Yet Another Update: AOL: “This was a screw up”
Further Update: Sometime after 7 pm the download link went down as well, but there is at least one mirror site. AOL is in damage control mode - the fact that they took the data down shows that someone there had the sense to realize how destructive this was, but it is also an admission of wrongdoing of sorts. Either way, the data is now out there for anyone that wants to use (or abuse) it.
Update: Sometime around 7 pm PST on Sunday, the AOL site referred to below was taken down. The direct link to the data is still live. A cached copy of the page is here.
AOL must have missed the uproar over the DOJ’s demand for “anonymized” search data last year that caused all sorts of pain for Microsoft and Google. That’s the only way to explain their release of data that includes 20 million web queries from 650,000 AOL users.
The data includes all searches from those users for a three month period this year, as well as whether they clicked on a result, what that result was and where it appeared on the result page. It’s a 439 MB compressed download, expanded to just over 2 gigs. The data is available here (this link is directly to the file) and the output is in ten text files, tab delineated.
The utter stupidity of this is staggering. AOL has released very private data about its users without their permission. While the AOL username has been changed to a random ID number, the abilitiy to analyze all searches by a single user will often lead people to easily determine who the user is, and what they are up to. The data includes personal names, addresses, social security numbers and everything else someone might type into a search box.
The most serious problem is the fact that many people often search on their own name, or those of their friends and family, to see what information is available about them on the net.

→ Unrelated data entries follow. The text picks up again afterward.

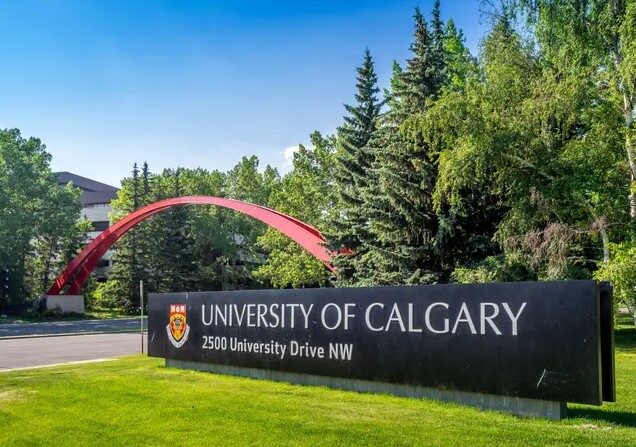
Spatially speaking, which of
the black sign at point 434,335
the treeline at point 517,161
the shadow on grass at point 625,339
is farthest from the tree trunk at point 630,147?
the black sign at point 434,335

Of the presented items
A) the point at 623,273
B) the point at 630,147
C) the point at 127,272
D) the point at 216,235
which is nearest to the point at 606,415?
the point at 623,273

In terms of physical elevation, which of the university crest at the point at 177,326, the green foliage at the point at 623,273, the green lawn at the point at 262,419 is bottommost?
the green lawn at the point at 262,419

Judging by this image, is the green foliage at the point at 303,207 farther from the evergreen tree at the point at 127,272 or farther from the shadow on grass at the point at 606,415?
the shadow on grass at the point at 606,415

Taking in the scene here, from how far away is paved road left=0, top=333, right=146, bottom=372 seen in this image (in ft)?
53.9

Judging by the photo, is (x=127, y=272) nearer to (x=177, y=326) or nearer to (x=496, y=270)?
(x=496, y=270)

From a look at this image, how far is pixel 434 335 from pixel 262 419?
8.35ft

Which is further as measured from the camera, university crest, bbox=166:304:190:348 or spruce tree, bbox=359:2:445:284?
spruce tree, bbox=359:2:445:284

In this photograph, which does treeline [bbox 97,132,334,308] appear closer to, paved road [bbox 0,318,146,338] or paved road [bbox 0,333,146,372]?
paved road [bbox 0,318,146,338]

Combine these ego searches with porn queries and you have a serious embarrassment. Combine them with “buy ecstasy” and you have evidence of a crime. Combine it with an address, social security number, etc., and you have an identity theft waiting to happen. The possibilities are endless.
Marketers are going nuts over the possibilities, users are calling for a boycott of AOL, and others are just enraged:
User 491577 searches for “florida cna pca lakeland tampa”, “emt school training florida”, “low calorie meals”, “infant seat”, and “fisher price roller blades”. Among user 39509’s hundreds of searches are: “ford 352″, “oklahoma disciplined pastors”, “oklahoma disciplined doctors”, “home loans”, and some other personally identifying and illegal stuff I’m going to leave out of here. Among user 545605’s searches are “shore hills park mays landing nj”, “frank william sindoni md”, “ceramic ashtrays”, “transfer money to china”, and “capital gains on sale of house”. Compared to some of the data, these examples are on the safe side. I’m leaving out the worst of it - searches for names of specific people, addresses, telephone numbers, illegal drugs, and more. There is no question that law enforcement, employers, or friends could figure out who some of these people are.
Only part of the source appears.